The National Prosecuting Authority (NPA) is preparing the ground for charges against Deputy President Jacob Zuma, and President Thabo Mbeki is ready to announce his decision on Zuma’s future. But they may both hold their fire until the appeal process in the trial of Schabir Shaik is concluded.
Mbeki returned from Chile on Thursday to a political landscape cut across by complex divisions over Zuma, and an increasingly vocal lobby in his support.
The president wants to act, officials close to him say, but he may have to wait until the legal process has run its final lap.
Meanwhile, it is reliably understood that prosecutors have already forwarded a preliminary report on the implications of the judgement, including the question of charges against Zuma, to National Director of Public Prosecution Vusi Pikoli.
Some NPA officials say that while they want Zuma charged soon, they believe they will have more scope for action after the issue of a possible appeal has been settled.
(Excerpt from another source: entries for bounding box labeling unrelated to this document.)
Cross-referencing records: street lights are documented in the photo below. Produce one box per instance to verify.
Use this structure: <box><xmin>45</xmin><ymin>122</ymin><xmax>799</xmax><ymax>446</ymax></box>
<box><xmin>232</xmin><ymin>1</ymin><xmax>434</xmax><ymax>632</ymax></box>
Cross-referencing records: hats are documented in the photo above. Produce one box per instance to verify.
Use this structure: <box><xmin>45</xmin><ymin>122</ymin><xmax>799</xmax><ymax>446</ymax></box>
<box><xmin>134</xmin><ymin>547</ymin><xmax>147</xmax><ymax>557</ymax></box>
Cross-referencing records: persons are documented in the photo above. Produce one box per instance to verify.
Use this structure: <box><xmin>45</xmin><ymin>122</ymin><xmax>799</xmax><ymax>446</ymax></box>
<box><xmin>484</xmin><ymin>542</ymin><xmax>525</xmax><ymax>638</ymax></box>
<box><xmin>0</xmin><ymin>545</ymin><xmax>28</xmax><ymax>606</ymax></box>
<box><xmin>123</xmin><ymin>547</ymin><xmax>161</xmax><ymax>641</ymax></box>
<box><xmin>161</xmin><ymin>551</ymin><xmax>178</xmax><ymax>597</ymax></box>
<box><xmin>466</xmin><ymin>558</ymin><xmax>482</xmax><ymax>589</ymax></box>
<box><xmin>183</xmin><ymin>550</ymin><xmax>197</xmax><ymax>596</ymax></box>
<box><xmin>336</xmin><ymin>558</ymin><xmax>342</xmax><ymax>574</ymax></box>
Judge Hillary Squires is due to hear Shaik’s application on July 26 in the Durban High Court.
NPA spokesperson Makhosini Nkosi would only say that Pikoli would study the Shaik judgement and thereafter make any decisions that might be necessary.
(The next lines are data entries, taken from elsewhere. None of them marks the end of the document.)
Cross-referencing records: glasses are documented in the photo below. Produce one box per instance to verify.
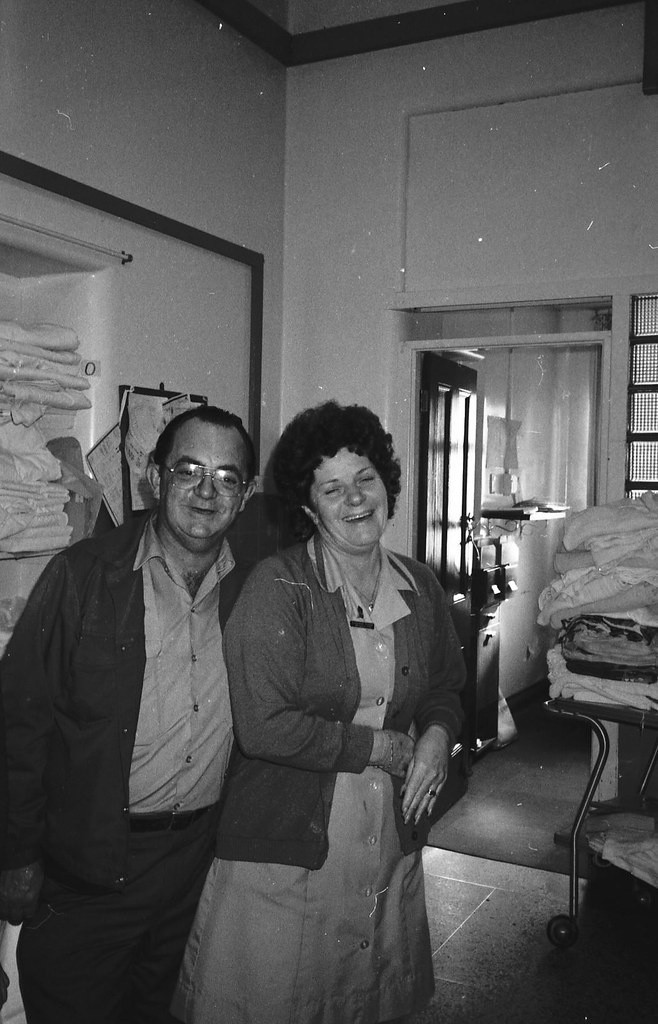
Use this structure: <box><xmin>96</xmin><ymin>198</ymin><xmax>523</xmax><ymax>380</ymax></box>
<box><xmin>159</xmin><ymin>455</ymin><xmax>253</xmax><ymax>498</ymax></box>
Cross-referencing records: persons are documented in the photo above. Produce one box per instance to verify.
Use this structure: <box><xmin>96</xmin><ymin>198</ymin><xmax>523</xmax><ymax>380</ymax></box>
<box><xmin>0</xmin><ymin>408</ymin><xmax>314</xmax><ymax>1024</ymax></box>
<box><xmin>168</xmin><ymin>400</ymin><xmax>469</xmax><ymax>1024</ymax></box>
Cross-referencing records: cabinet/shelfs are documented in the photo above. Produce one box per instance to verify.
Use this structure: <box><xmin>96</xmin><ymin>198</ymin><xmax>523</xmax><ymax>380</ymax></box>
<box><xmin>482</xmin><ymin>505</ymin><xmax>566</xmax><ymax>541</ymax></box>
Pikoli has been in Chile with Mbeki, a trip he was not originally scheduled to make, says a source in the Scorpions, but it is unclear whether they discussed the trial.
The investigation team always felt that Zuma should be tried together with Shaik, and this was its original recommendation to then national director of public prosecutions, Bulelani Ngcuka, who decided to charge only Shaik.
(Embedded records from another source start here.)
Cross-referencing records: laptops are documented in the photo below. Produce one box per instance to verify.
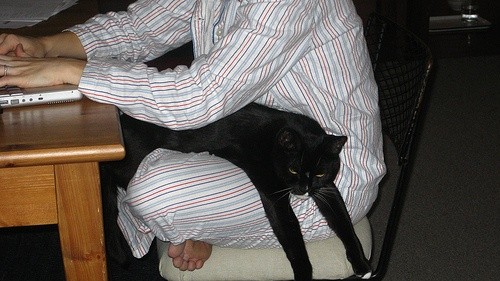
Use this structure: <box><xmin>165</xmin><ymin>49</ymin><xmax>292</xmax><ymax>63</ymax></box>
<box><xmin>0</xmin><ymin>83</ymin><xmax>83</xmax><ymax>109</ymax></box>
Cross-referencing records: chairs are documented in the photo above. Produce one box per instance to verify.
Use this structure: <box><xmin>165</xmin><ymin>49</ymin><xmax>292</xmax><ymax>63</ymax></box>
<box><xmin>156</xmin><ymin>11</ymin><xmax>434</xmax><ymax>281</ymax></box>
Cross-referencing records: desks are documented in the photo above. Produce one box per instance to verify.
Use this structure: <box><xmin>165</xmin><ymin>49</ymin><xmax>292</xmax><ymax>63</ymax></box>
<box><xmin>0</xmin><ymin>0</ymin><xmax>126</xmax><ymax>281</ymax></box>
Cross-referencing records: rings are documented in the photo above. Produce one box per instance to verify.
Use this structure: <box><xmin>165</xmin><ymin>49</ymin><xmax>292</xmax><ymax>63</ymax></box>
<box><xmin>4</xmin><ymin>65</ymin><xmax>7</xmax><ymax>76</ymax></box>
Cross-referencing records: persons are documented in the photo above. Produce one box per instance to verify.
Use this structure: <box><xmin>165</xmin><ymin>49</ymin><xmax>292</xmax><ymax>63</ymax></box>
<box><xmin>0</xmin><ymin>0</ymin><xmax>386</xmax><ymax>272</ymax></box>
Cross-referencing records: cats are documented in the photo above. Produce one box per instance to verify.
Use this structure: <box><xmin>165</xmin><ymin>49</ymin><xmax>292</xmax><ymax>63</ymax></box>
<box><xmin>99</xmin><ymin>101</ymin><xmax>373</xmax><ymax>281</ymax></box>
Within both the African National Congress and the Presidency there is a view that the success of Zuma’s campaign to build support in ANC branches, Parliament and the union movement constrains Mbeki considerably. According to this analysis, he has had to allow the legal process to unfold — and may have to wait for Shaik’s appeal — so that he has a rock-solid basis for the dismissal of his deputy.
He would not, they say, want to create the appearance that he had been pushed into the decision by the media and other forces seen as hostile to the party. “The ANC does not take decisions on the basis of pressure because it does not like to be seen to be succumbing to public pressure,” one ANC provincial secretary told the Mail & Guardian.
Zuma’s backers within the party say his political future will be far from settled even if Mbeki strips him of his Cabinet post immediately.
While Zuma supporters we spoke to are resigned to his possible dismissal, they believe that they will ultimately triumph by using party structures to keep their candidate on course for election as president of the ANC at the next national conference in 2007.
The ANC in KwaZulu-Natal has already declared its complete confidence in Zuma. Limpopo secretary general Cassel Mathane agrees: “The ANC cannot dictate to the president the composition of his Cabinet,” he says, “but we will keep him as ANC deputy president because he has not been convicted, and there are no questions over his position. He was elected, and only those who elected him can decide his fate.”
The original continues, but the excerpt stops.